Thursday, January 18, 2007

Last day at work




Thanks Kathryn for the cake! Haha I don't know why "you" is in quotes. Thanks to the lunch crew also for treating me at the Thai House in Westwood. I'm definately sad to be leaving UCLA/IGPP, but I'm counting on crossing paths again. According to the records I started working there March 2000. It was the first job I ever had, the only other gigs I had before was tutoring math. But as far as the federal government is concerned its the only place that has ever issued me a W-2 form. I think I started working there to pay for my snowboarding hobby. Since I also worked full time over the summer it payed a lot of my rent and tuition during college.

I remember when I applied for my first job there as a lab assistant, I had no idea what space sciences was or what a magnetometer was. I just happened to fit the job description because I knew how to code a little and knew a few unix commands. I worked for Xinping who hired me to help her do data processing for the magnetometers aboard the Polar Orbiter. She worked on the code to clean up all the noise and interference in the data collected from the mag and I helped her debug and run the code on the data. Its kind of amazing that the polar orbiter is still running, it was kinda old when I started working on it. Its gone through more than 3,600 orbits since I started working on it and its still going. A lot of times the work got really boring, since I had to go through a lot of 3-axis data of the Earth's magnetic field, sometimes just to find a couple hundred stay data points in 8.3 hz data.
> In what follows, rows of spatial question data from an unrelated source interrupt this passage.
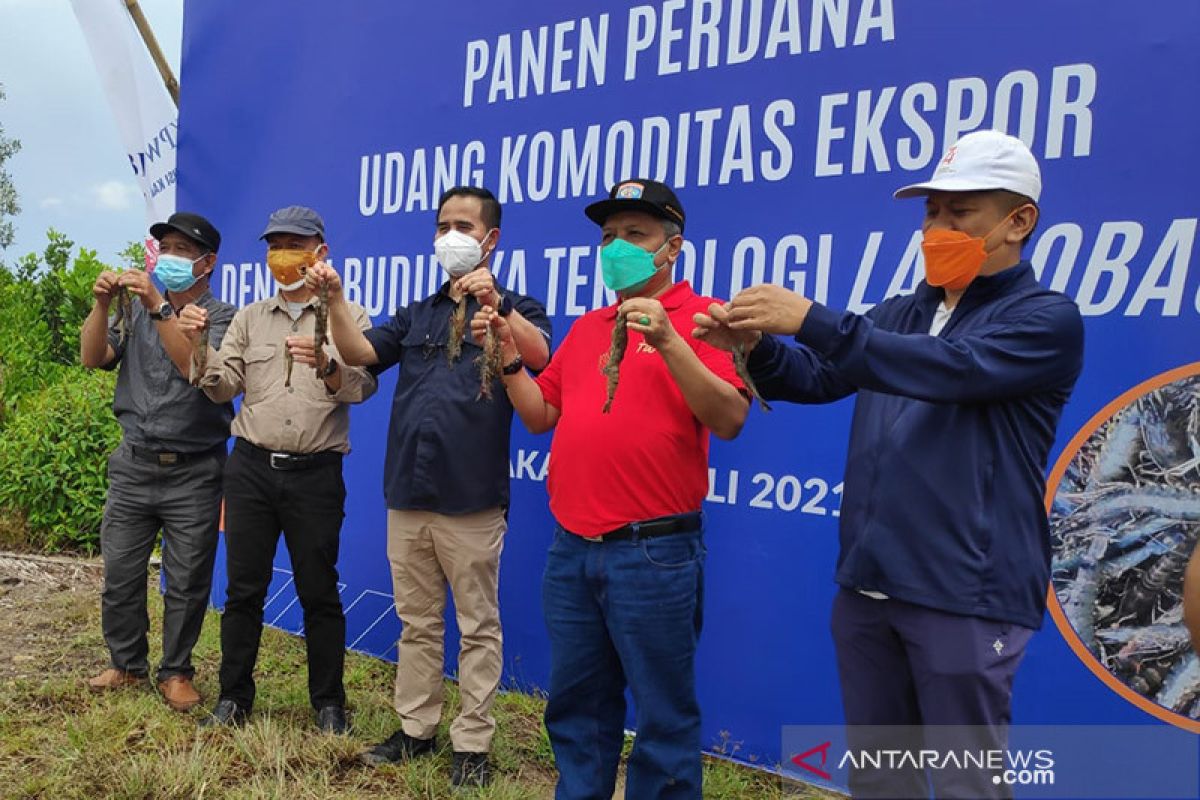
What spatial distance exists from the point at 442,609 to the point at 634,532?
129 cm

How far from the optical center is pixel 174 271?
4.00m

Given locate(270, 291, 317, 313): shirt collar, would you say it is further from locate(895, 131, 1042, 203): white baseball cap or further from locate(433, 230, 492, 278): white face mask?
locate(895, 131, 1042, 203): white baseball cap

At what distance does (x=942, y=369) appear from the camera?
6.17 feet

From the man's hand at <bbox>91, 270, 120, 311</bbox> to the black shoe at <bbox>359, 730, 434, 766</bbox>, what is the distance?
7.04 ft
It was also kind of interesting because I would have class one day about some kind of math class about numerical method and then later on when I got to work, what do you know, I have to run some code that pretty much takes some matrices and applies said numerical methods over our data sets. I also learned a lot about the intricasies of space flight, like once in a while the spacecraft is eclipsed from the Sun by the Earth, throwing off the spacecraft's solar depended timimng mechanisms and it completely messed up or data.
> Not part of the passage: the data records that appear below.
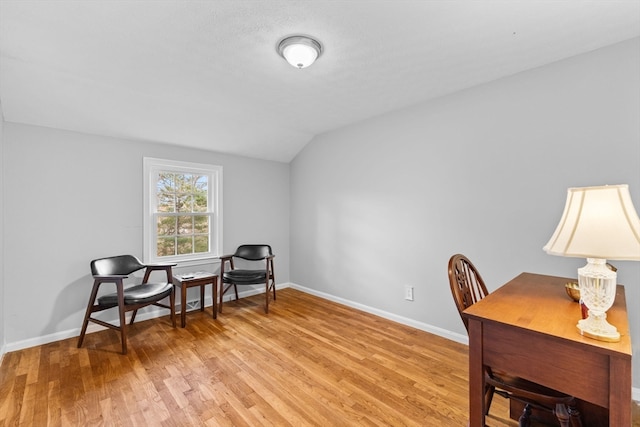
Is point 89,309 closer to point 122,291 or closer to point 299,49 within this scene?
point 122,291

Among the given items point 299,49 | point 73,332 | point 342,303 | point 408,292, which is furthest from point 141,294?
point 408,292

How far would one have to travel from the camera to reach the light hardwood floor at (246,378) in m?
1.70

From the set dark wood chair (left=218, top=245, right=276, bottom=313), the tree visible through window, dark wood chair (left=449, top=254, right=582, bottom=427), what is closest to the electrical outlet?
dark wood chair (left=449, top=254, right=582, bottom=427)

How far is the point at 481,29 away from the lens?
5.76 feet

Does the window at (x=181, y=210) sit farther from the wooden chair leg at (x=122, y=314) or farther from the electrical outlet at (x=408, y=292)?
the electrical outlet at (x=408, y=292)

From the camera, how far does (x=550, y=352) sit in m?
1.05

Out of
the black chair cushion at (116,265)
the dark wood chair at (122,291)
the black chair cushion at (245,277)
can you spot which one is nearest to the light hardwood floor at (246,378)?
the dark wood chair at (122,291)

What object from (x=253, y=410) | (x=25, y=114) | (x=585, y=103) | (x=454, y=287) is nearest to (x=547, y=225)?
(x=585, y=103)

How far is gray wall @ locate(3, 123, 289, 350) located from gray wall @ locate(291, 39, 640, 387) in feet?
7.93

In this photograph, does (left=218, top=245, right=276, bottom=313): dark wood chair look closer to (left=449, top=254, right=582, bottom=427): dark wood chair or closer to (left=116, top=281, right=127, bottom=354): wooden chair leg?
(left=116, top=281, right=127, bottom=354): wooden chair leg

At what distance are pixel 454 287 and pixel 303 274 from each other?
3.13 m

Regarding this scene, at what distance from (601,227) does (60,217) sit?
3.96 metres

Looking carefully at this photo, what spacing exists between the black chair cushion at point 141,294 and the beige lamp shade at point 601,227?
3027 mm

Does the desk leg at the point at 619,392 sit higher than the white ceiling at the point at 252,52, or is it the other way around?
the white ceiling at the point at 252,52
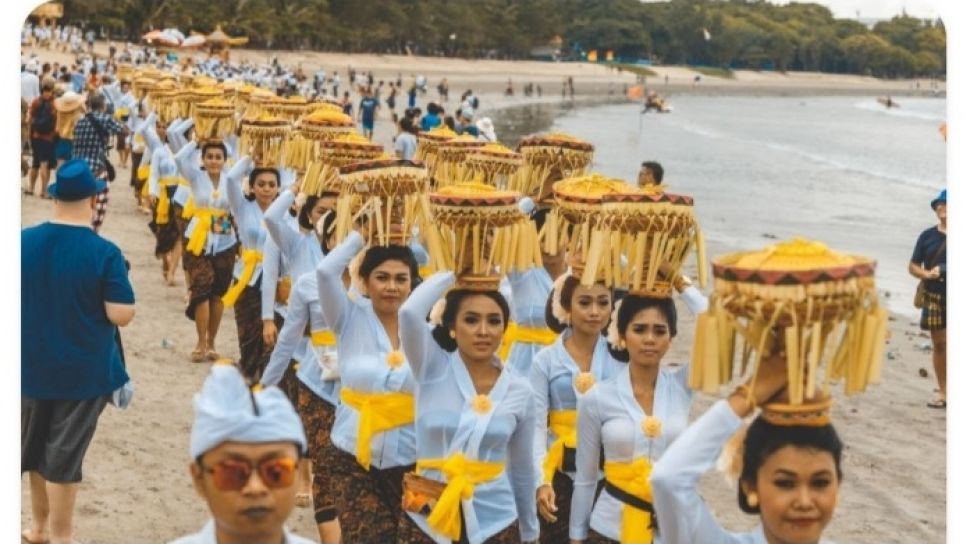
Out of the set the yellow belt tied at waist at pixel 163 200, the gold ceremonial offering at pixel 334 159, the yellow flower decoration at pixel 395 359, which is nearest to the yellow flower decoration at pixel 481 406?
the yellow flower decoration at pixel 395 359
I think at times I got in way over my head. A couple of times Xinping went on vacation, and when she took maternity leave I pretty much took over most of the job for 9 months So for a time these research groups out there are counting on our data that some kid is producing between Tagalog class and Math 157 that he's taking for the second time. Of course this was all before I found out that people used the data for modelling of the earth magnetic field and deciding when to throttle down power plants to prevent them from blowing transformers due to solar flares.
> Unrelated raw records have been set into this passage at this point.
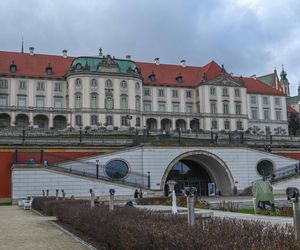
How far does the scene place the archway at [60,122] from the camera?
235ft

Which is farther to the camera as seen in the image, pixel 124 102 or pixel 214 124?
pixel 214 124

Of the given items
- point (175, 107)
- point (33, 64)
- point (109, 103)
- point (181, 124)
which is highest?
point (33, 64)

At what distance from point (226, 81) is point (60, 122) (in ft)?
105

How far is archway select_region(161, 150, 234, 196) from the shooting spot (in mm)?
46125

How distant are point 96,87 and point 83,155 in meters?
29.5

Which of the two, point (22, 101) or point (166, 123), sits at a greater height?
point (22, 101)

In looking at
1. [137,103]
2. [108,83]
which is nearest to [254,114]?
[137,103]

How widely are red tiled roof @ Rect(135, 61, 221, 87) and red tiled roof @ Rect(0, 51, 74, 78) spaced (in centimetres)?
1464

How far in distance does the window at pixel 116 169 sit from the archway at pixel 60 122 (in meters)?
30.8

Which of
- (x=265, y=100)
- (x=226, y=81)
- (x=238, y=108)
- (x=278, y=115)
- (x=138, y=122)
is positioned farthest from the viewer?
(x=278, y=115)

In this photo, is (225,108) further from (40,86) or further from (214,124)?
(40,86)

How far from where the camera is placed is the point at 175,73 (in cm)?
8500

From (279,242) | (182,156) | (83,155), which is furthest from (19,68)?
(279,242)

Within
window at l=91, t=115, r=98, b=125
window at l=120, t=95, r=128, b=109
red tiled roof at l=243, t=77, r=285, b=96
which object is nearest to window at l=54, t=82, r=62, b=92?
window at l=91, t=115, r=98, b=125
Right around when I graduated, Sophie, our system administrator quit. It was kind of unexpected, but she found a nice job at JPL, so she got out of there fast. So lucky me, the timing couldn't have worked out any better. Haha expect that Sophie had the job down after sys admining for 7 years and I meanwhile didn't even know how to turn a Sun Workstation. As it turns out, what you knew was a helpful, but knowing how to know what you need to know is even more helpful. So after two years, I learned to do the job. When you work with technology, the know-how to know how is very important since new things are being introduced all the time and what you know today may be obsolete tomorrow.

As a programmer I also got to work with the engineers a lot. Mostly I worked on THEMIS, which is a pretty interesting mission. Along the northern frontier of Canada there are shacks with cameras and magnetometers pointed north. They're suppose to take picture of the aurora borealis and record magnetic field data. The scientists should find some pretty cool stuff since the northern lights are visual effects of the solar wind interacting with the earths magnetosphere. There's also a satellite component to the mission and secondary mag sites run out of local high schools, so there should be lots of data to analyze and corroborate.

I learned a lot at UCLA, not just at IGPP, but since I first set foot on campus as a freshman in 98. It wasn't just academics or professionally either, I learned a lot about myself, other people, the world in general.